*Material for this task*.
********************
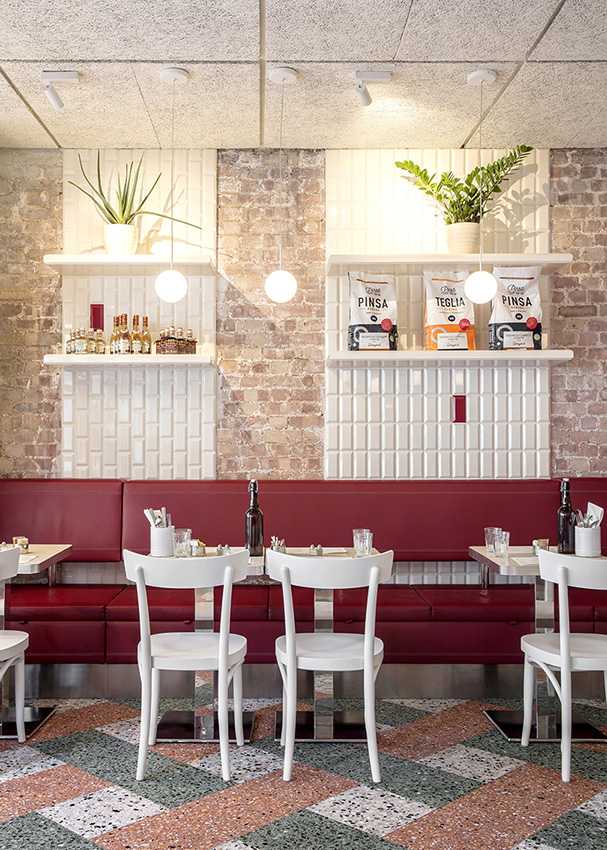 Restaurant colors white and red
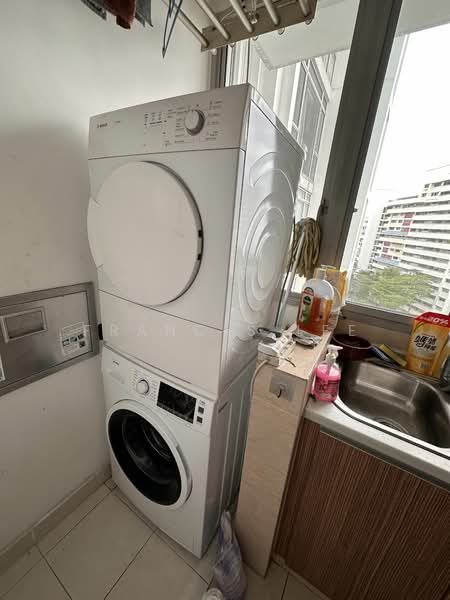 The Lakeshore, 29 Jurong West Street 41, Room Rental, 100 sqft, Condominium For Rent, by Francis Lee, 25451894 - PropertyGuru.com.sg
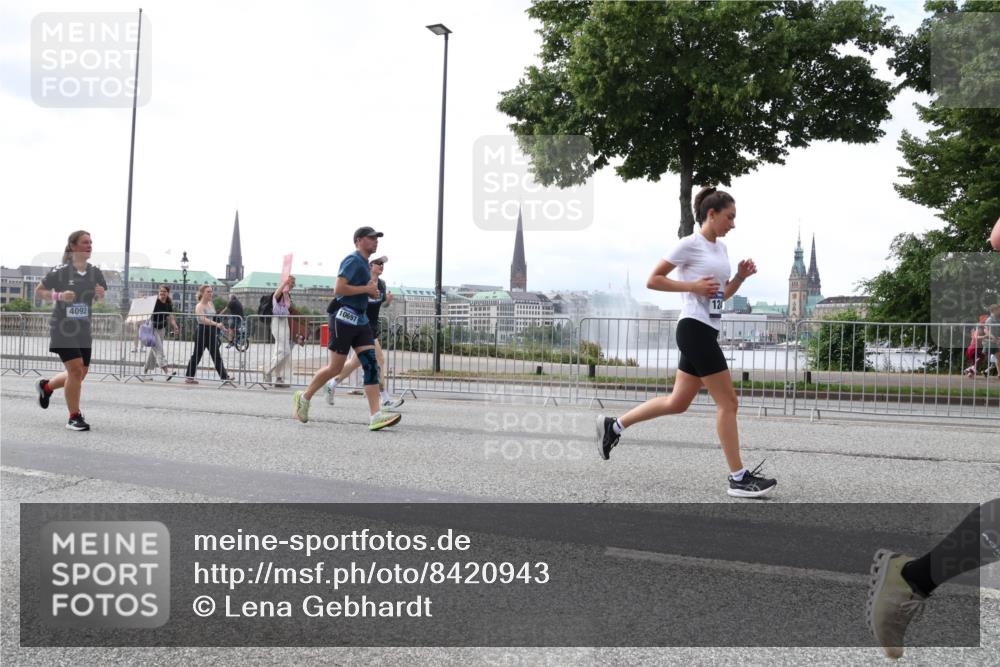 29.06.2025 - hella hamburg halbmarathon Lena Gebhardt http://msf.ph/oto/8420943 29.06.2025 10:42:51 Lombardsbrücke 4092, 10697, 12, 1149, 1467, 1656, 1788, 1929, 1957, 1964, 1994, 2069, 2103, 2134, 2158, 2267, 2361, 2401, 2450, 2509, 2538, 2580, 2940, 2941, 2971, 3074, 3283, 3378, 3518, 3605, 3764, 3874, 4092, 4105, 4334, 4385, 4778, 5067, 5268, 5403, 5417, 5755, 5810, 5967, 6120, 6764, 7040, 7043, 7260, 7513, 7666, 8161, 8184, 8525, 8526, 8529, 8795, 8816, 8991, 9072, 9304, 9378, 9644, 9980, 10008, 10180, 10454, 10532, 10697, 11142, 11710, 12151, 12441, 13049, 13241 meine-sportfotos.de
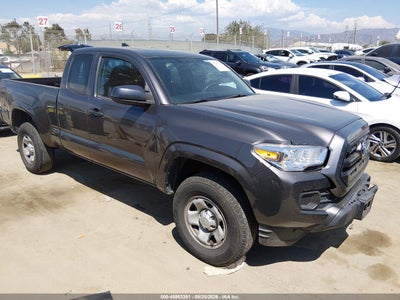 2017 TOYOTA TACOMA SR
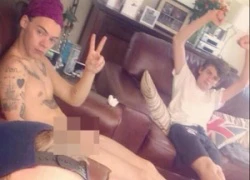 Harry Styles (One Direction) khiến fan "phát cuồng" vì ảnh nude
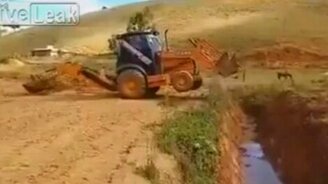 Экскаватор против рва - смотреть видео (1:29)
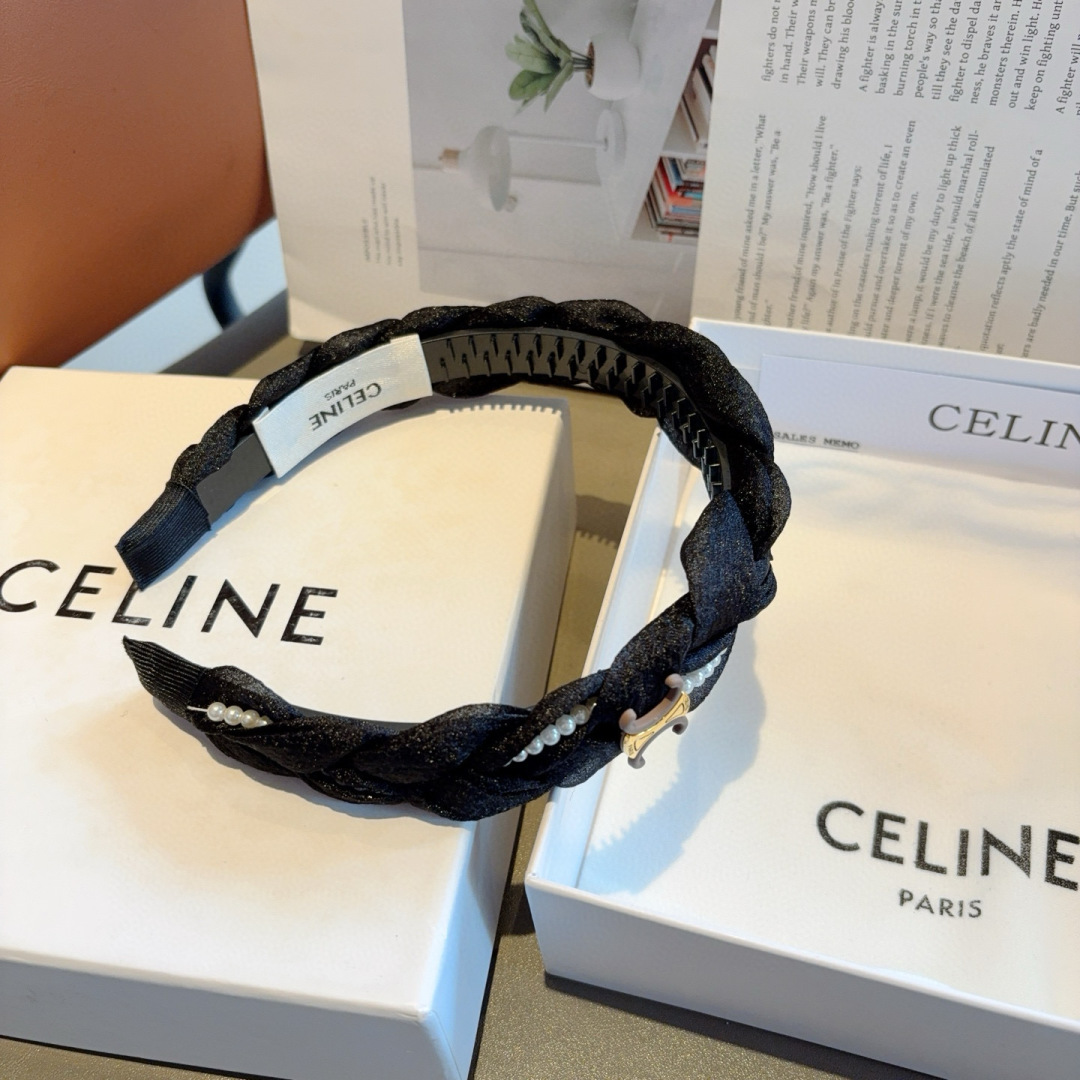 配包装
CELINE（赛琳）网红爆款，佩戴舒适无压力，造型搭配必备！非常时尚百搭！女神必备！名媛范儿。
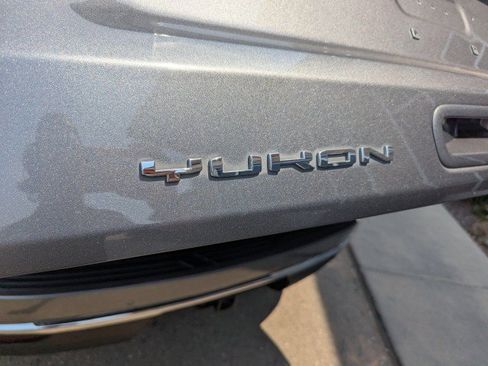 Used 2021 GMC Yukon XL SLT AWD/4WD image 33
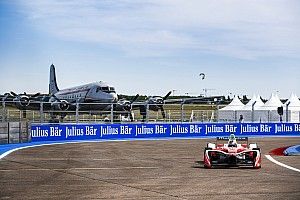 Rosenqvist larga na frente em Berlim; di Grassi é 7º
********************
*What this task involves*. Can you copy every line of text in the listing above word for word, leaving out the pictures?

*Result of this task*.
 Restaurant colors white and red
 The Lakeshore, 29 Jurong West Street 41, Room Rental, 100 sqft, Condominium For Rent, by Francis Lee, 25451894 - PropertyGuru.com.sg
 29.06.2025 - hella hamburg halbmarathon Lena Gebhardt http://msf.ph/oto/8420943 29.06.2025 10:42:51 Lombardsbrücke 4092, 10697, 12, 1149, 1467, 1656, 1788, 1929, 1957, 1964, 1994, 2069, 2103, 2134, 2158, 2267, 2361, 2401, 2450, 2509, 2538, 2580, 2940, 2941, 2971, 3074, 3283, 3378, 3518, 3605, 3764, 3874, 4092, 4105, 4334, 4385, 4778, 5067, 5268, 5403, 5417, 5755, 5810, 5967, 6120, 6764, 7040, 7043, 7260, 7513, 7666, 8161, 8184, 8525, 8526, 8529, 8795, 8816, 8991, 9072, 9304, 9378, 9644, 9980, 10008, 10180, 10454, 10532, 10697, 11142, 11710, 12151, 12441, 13049, 13241 meine-sportfotos.de
 2017 TOYOTA TACOMA SR
 Harry Styles (One Direction) khiến fan "phát cuồng" vì ảnh nude
 Экскаватор против рва - смотреть видео (1:29)
 配包装
CELINE（赛琳）网红爆款，佩戴舒适无压力，造型搭配必备！非常时尚百搭！女神必备！名媛范儿。
 Used 2021 GMC Yukon XL SLT AWD/4WD image 33
 Rosenqvist larga na frente em Berlim; di Grassi é 7º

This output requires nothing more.